Creating a Secondary Index
A secondary index can be created on attributes that are involved in restrictive filtering conditions. Such an index will improve the performance of "point" (very restrictive) SELECT queries, in which the WHERE clause is satisfied by only a small percentage of the total number of records.
Secondary indexes are useful in cases where filtering is done on attributes for which data appears to be random and the vast majority of blocks still need to be read from disk. In such cases, the min-max indexes used by Vector are ineffective. (The min-max indexes are effective for tables where the data is roughly sorted on the attributes on which the filtering is done; for example, sales data is often entered in the order of sale_date and queries often restrict on a range of sale dates.)

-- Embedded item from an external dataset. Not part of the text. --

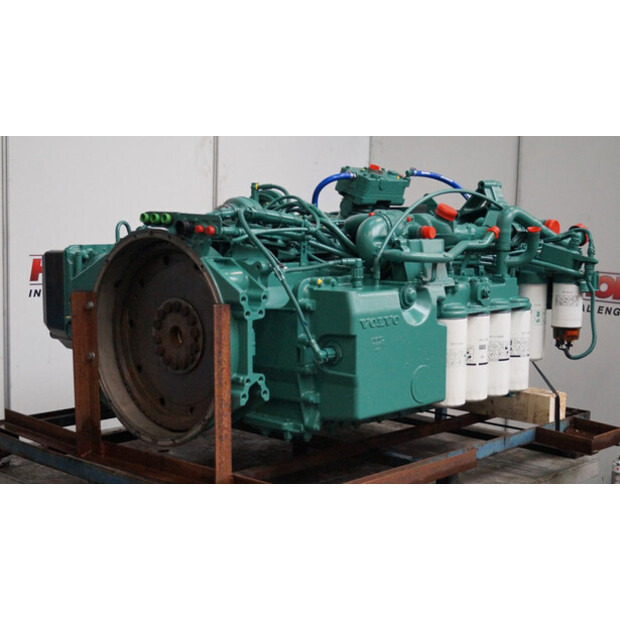 VOLVO DH12E340 RECONDITIONED-48687737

When using secondary indexes, performance may be degraded on:
• INSERT and UPDATE queries when indexed attributes are involved
• COMBINE on tables with indexed attributes
• Server start
Also, memory use is increased. Memory use and performance degradation increase linearly with the number of indexes and indexed attributes.
A secondary index is created with the statement:
CREATE INDEX name ON table_name (column_list) WITH STRUCTURE=X100_SI;
Note: Currently, secondary indexes cannot be created on tables with more than 4 billion rows.
For more information on the CREATE INDEX syntax for secondary indexes, see CREATE INDEX in the Vector SQL Language Guide.
For more information on memory sizing related to the use of secondary indexes, see the Vector Deployment Guide.
Single-attribute Secondary Index
A secondary index can be built on one attribute.
Given the following table:
CREATE TABLE supplier (
s_suppkey INTEGER NOT NULL PRIMARY KEY,
s_name CHAR(25) NOT NULL,
s_address VARCHAR(40) NOT NULL,
s_nationkey INTEGER NOT NULL REFERENCES nation,
s_phone CHAR(15) NOT NULL,
s_acctbal DECIMAL(7,2) NOT NULL,
s_comment VARCHAR(101) NOT NULL
) WITH STRUCTURE=X100;
Create a clustered (primary) index on this table:
CREATE INDEX supplier_idx ON supplier(s_nationkey);
If there are thousands of suppliers, a query such as:
SELECT * FROM supplier WHERE s_name = 'zeebee';
will benefit significantly from a secondary index on s_name:
CREATE INDEX supplier_sidx ON supplier(s_name) WITH STRUCTURE=X100_SI;
Multi-Attribute Secondary Index
A secondary index can be built on more than one attribute.
For example: A company producing cars has the following table:
TABLE cars (
car_SN <- Primary Key
model <- SortKey (Clustered Index)
year_produced
body_type
color
price
)
Suppose a report is needed of the serial numbers of all blue Model-F Sedans the company produced after 2007.
There are thousands of cars with the same model (Model-F), thousands with the same body_type (Sedan), thousands of the same color (blue) and thousands produced after 2007. Having single-column indexes on some or all of these attributes would not help much because each of them would return thousands of record identifiers that would then need to be intersected.
In comparison, a multi-attribute index on all these attributes would be extremely effective:
CREATE INDEX cars_sidx ON cars(model_id, body_type, color, year_produced) WITH STRUCTURE=X100_SI;
Note: Maintaining a secondary index introduces overhead on update operations and may not be justified if such queries are infrequent.
Last modified date: 06/28/2024